Climate Change Has Doubled the Number of Category 4 and 5 Storms
The destructive power of typhoons in East and Southeast Asia has increased by nearly 50 percent since 1977. Meanwhile, the number of category 4 and 5 storms striking land has doubled. Standing alone, any one of these findings would be significant. Taken together, they paint a picture of significantly rising risk of storm damage and related loss of life due to climate change in one of the world’s most highly populated regions.
The Oxaca Commune lives on a decade after its brutal repression
Writing in CounterCurrents this week, Gustavo Esteva reports that the Oxaca Commune in Southern Mexico has continued to evolve and grow despite brutal repression by the Mexican government in 2006.

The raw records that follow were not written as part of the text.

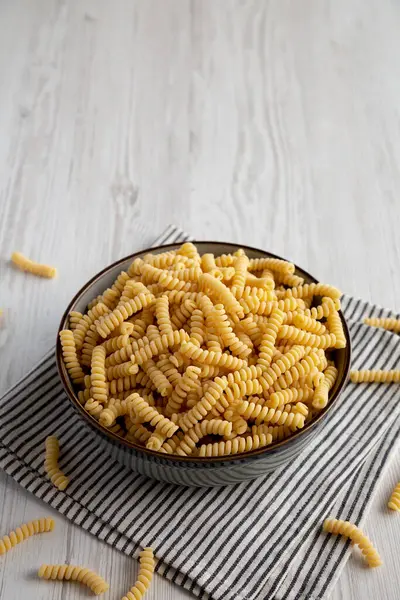 stock image Raw Dry Organic Italian Fusilli Corti Bucati in a Bowl, side view. Copy space.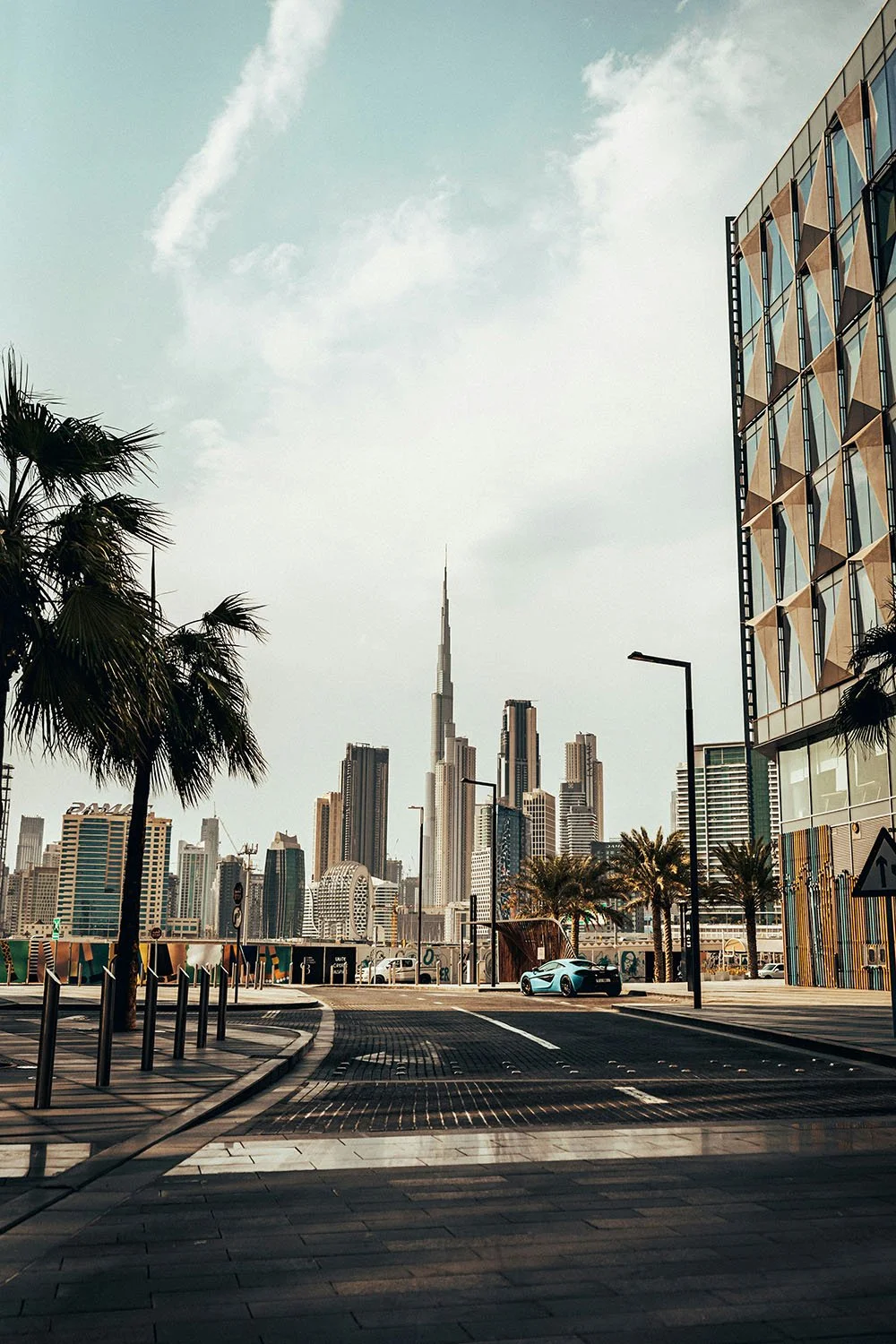 Skyline view of Dubai with the Burj Khalifa in the center, modern buildings, palm trees in the foreground, and a car parked on the street.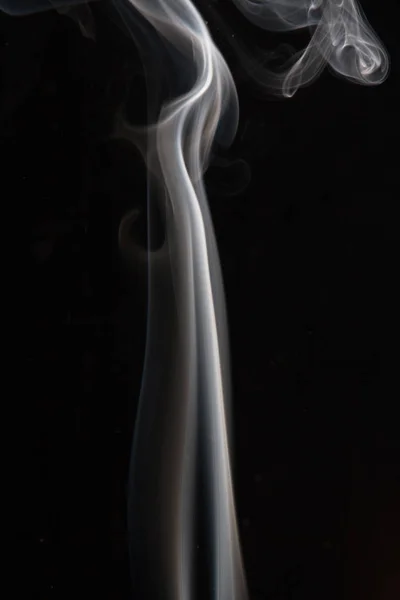 smoke magic in air on black
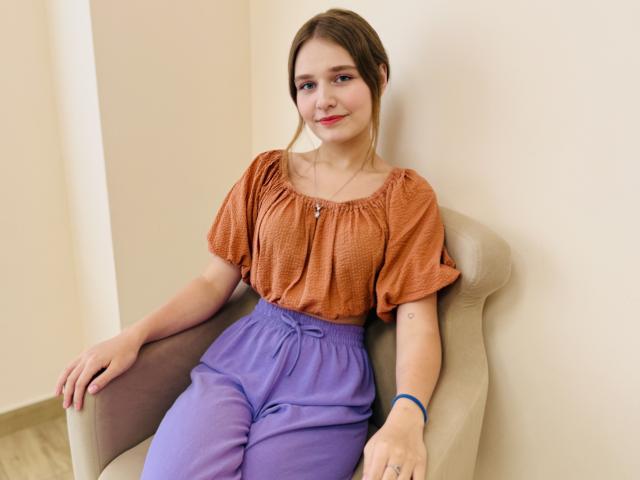RebeccaChamb sitting in a beige chair, wearing an orange short-sleeve top and purple high-waisted pants, smiling slightly, brown hair in a loose ponytail, blue bracelet on right wrist.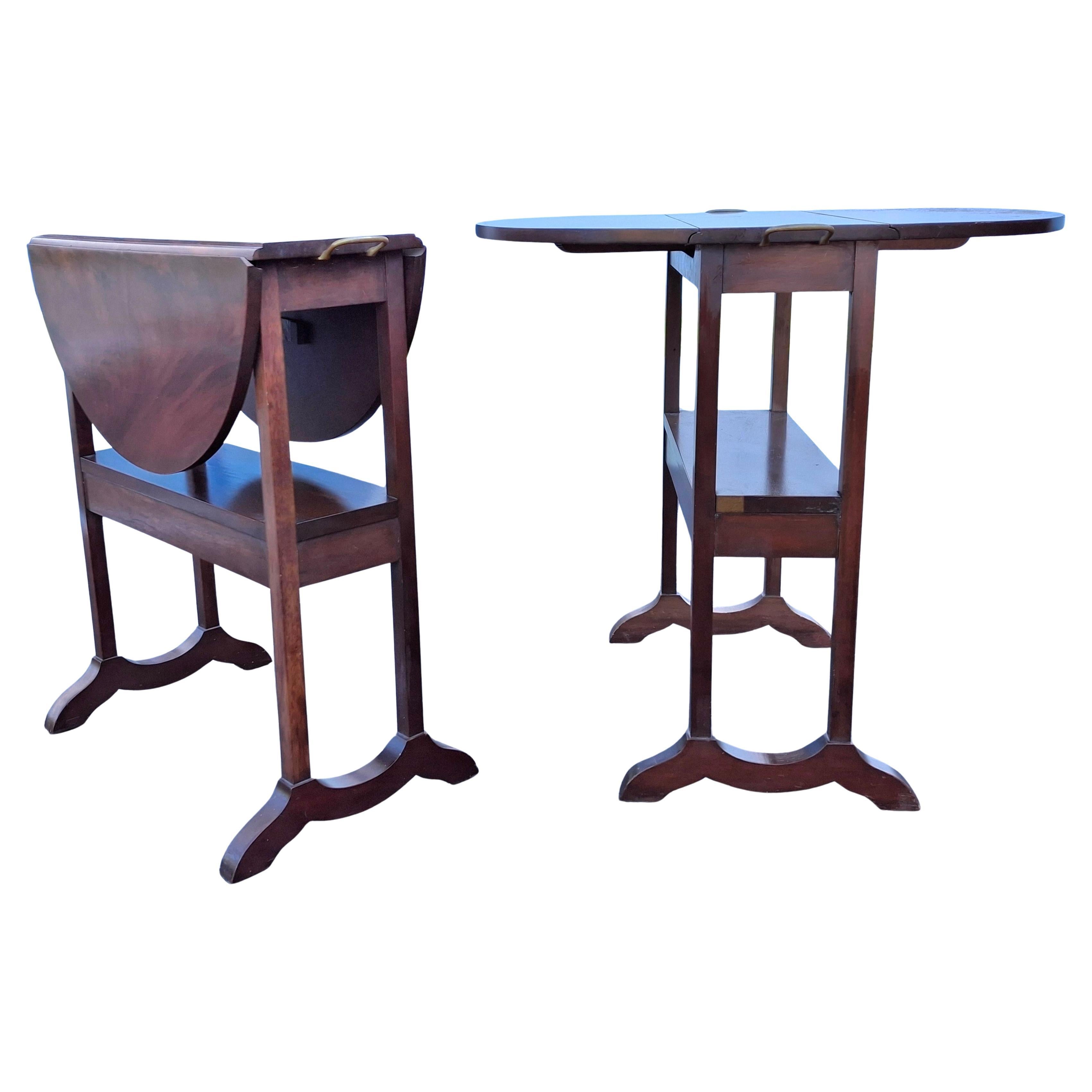 Pair of Biggs Furniture Regency Style Mahogany oval Drop-Leaf Serving Tables. Very sturdy table.
Measures 26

A gentle revolution by the largely indigenous population of 4 million people set out to displace the economy from the center of social life, reclaiming a communal way of being, encouraging radical pluralism, and advancing towards real democracy.

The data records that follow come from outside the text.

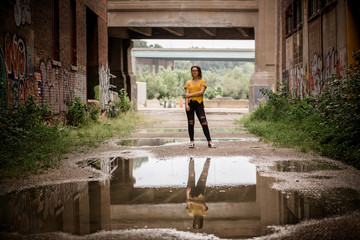 Teenager girl standing in front of water puddle in urban area. 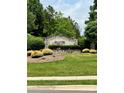 Stone sign for Arlington Hills community with lush landscaping at 9202 Arlington Hills Dr, Mint Hill, NC 28227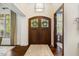 Inviting foyer with hardwood floors and a striking front door with decorative glass at 6500 Bass Mountain Rd, Snow Camp, NC 27349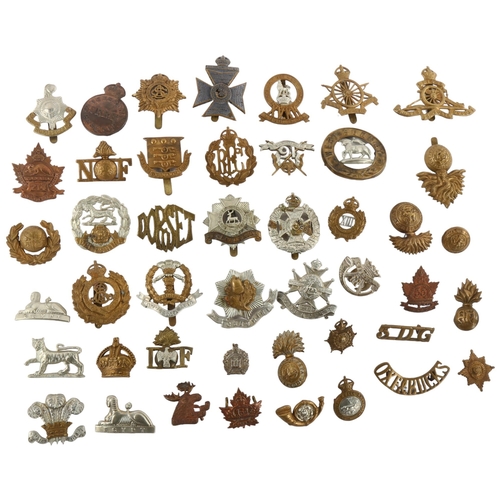 199 - Military interest -A collection of mostly early 20th Century British cap badges, over 40 in total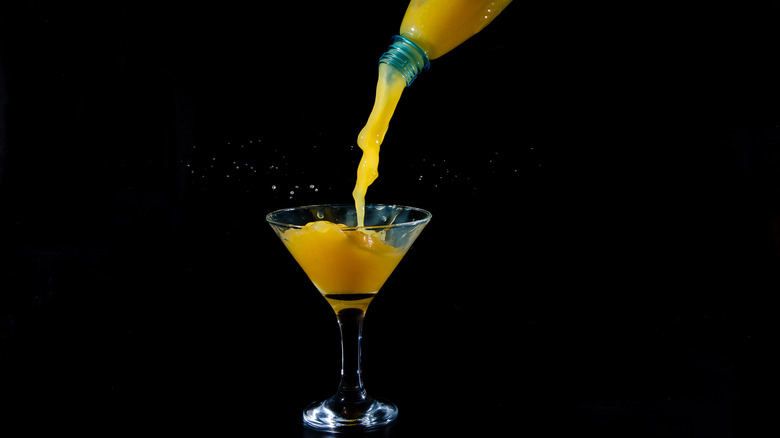 Orange juice being poured from bottle into martini glass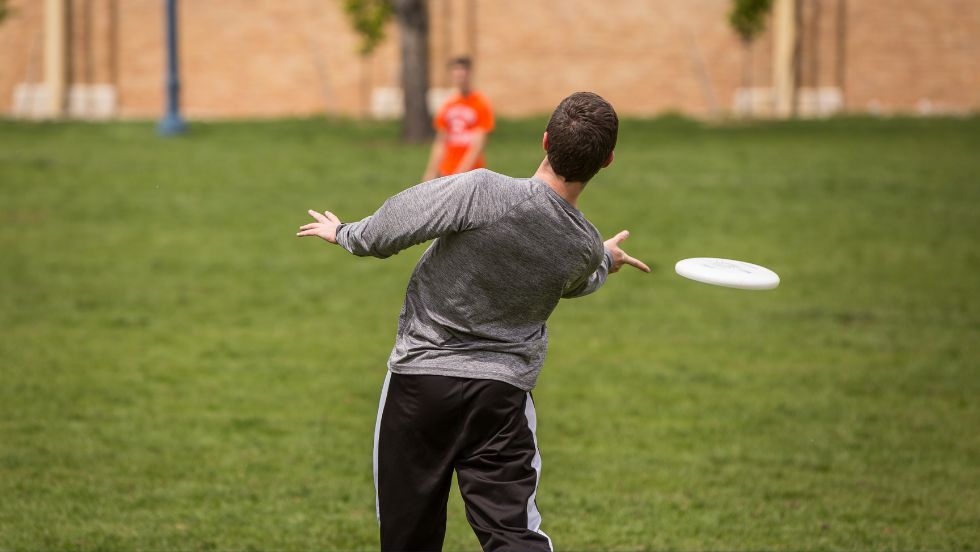 Two students play frisbee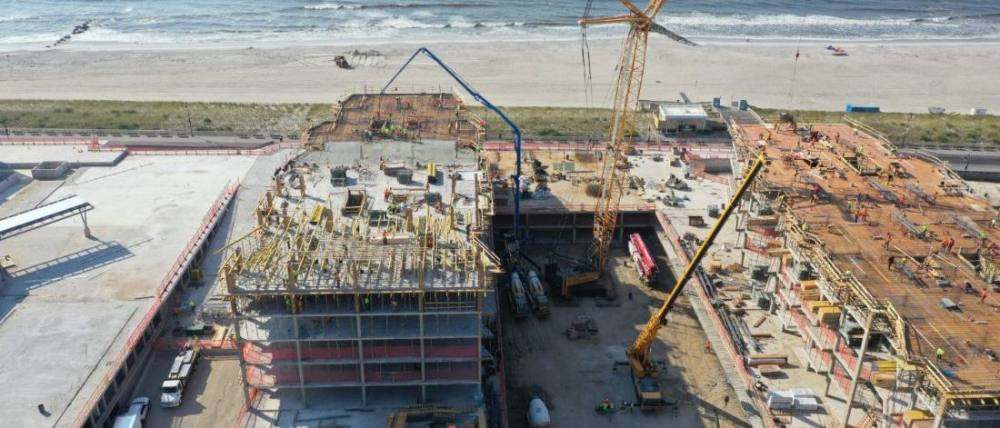 Crews placing concrete on the top deck, boom pump and mixers staged below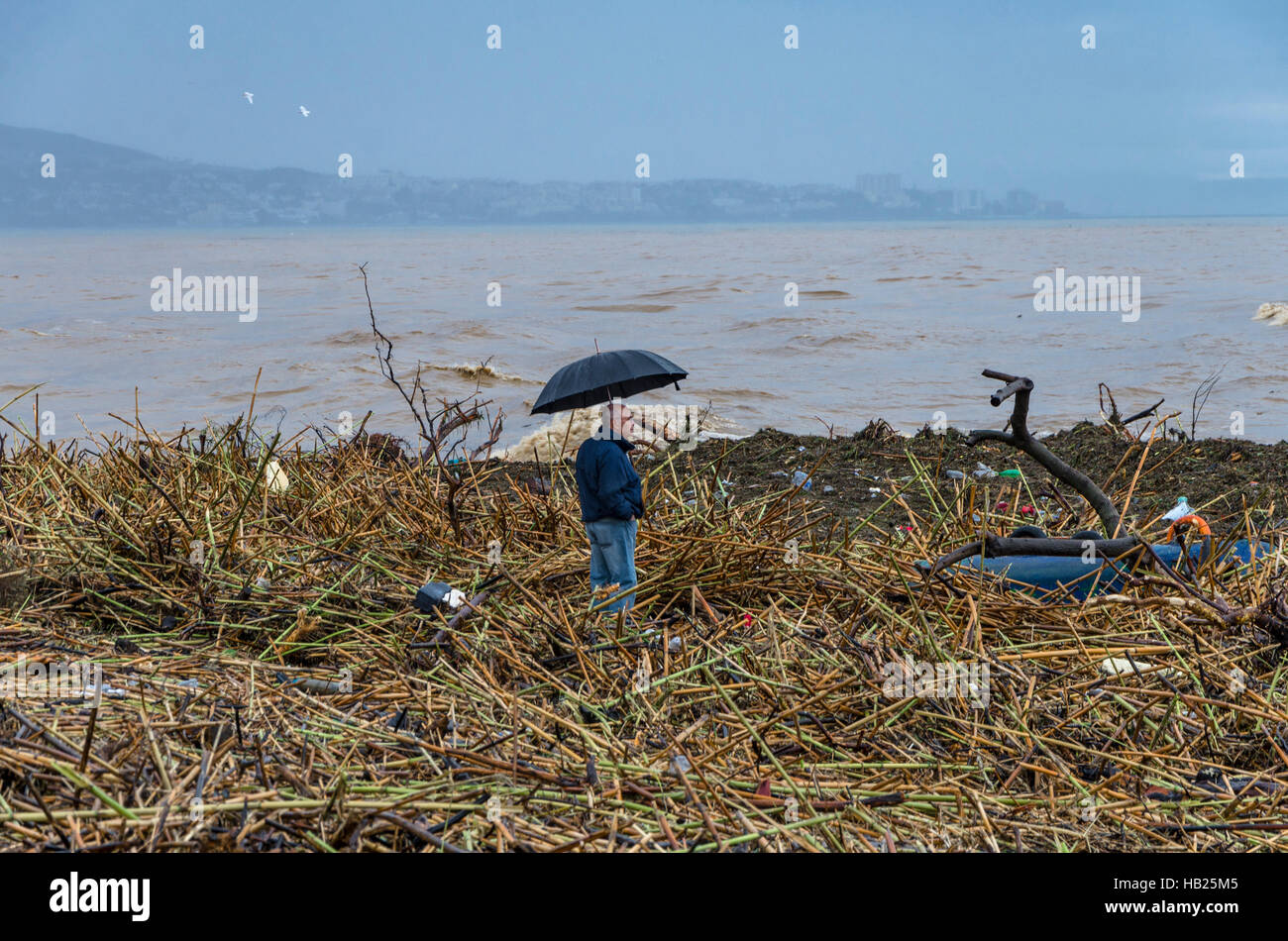 Fuengirola, Andalusia, Spain. 4th december, Man standing in between debris at Fuengirola river becoming Flash flood leaving debris behind at river mouth. 2016. Credit:  Perry van Munster/ Alamy Live News Stock Photo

Construction and agriculture are both communal activities carried out on common land. Justice focuses on consolation and compensation of the victim and engages the perpetrator in the solution under the supervision of the community.
Esteva reports that the Zapitastas have taken advantage of the collapse of the Mexican State to continue their unique approach to democracy.
Finns will get paid to live independently of whether they work
The Finnish Government has moved ahead with plans to trial a Basic Income Scheme on 2,000 random citizens to study the impact on employment.
Under the scheme, recipients receive a basic income of $US600 per month. Prime Minister Sipila wants to see if the measure can boost employment and simplify the welfare benefits system. “The primary goal of the basic income experiment is to promote employment,” he said.
Canada is trialling a similar system. A Swiss referendum in June rejected a more generous scheme to pay adults $US2,500 per month and children $US600.
The John James newsletter this week collated a number of statistics about the Australian take up of solar energy
Australians have invested $8 billion of their own money in rooftop solar over the last 8 years, and they now save around $1 billion in electricity bills each year [1]
Rooftop solar systems will prevent over 6.3 million tonnes of carbon pollution in 2016 [2]
There are now 19,000 people employed in the solar industry, far more than in coal and gas electricity generation [3]
If we transition to 100% renewable energy by 2050 we’d actually save $90 billion [5]
Editor, John James commented, “Seems like solar is working pretty well”
Beetles following a warming climate have infested Californian forests killing 66 nillion trees
Global efforts at reforestation are accelerating, gollowing commitments made in the Paris Agreement of November last year.
Volunteers in India smashed a world record by planting 49.3 million tree saplings on July 11. Last year, volunteers in Ecuador planted 647,250 trees from 200 species in one day. In 2014, Men of the Trees planted 100,450 trees in Perth, Australia in a single hour.
Richard Houghton, a senior scientist with the Woods Hole Research Center in the US, though, warns that the impacts may not be as effective as predicted.
“In general, [reforestation] is all good in the sense that trees, as they grow, take carbon out of the atmosphere,” he said. Complications occur when forests shade the snow, absorbing sunlight and adding to warming, or when reforestation is used as a carbon offset for extracting fossil fuels or cutting down old forests.
Climate chaos itself threatens forests with increasing fire damage and attacks by exotic insects moving into forests as the climate warms.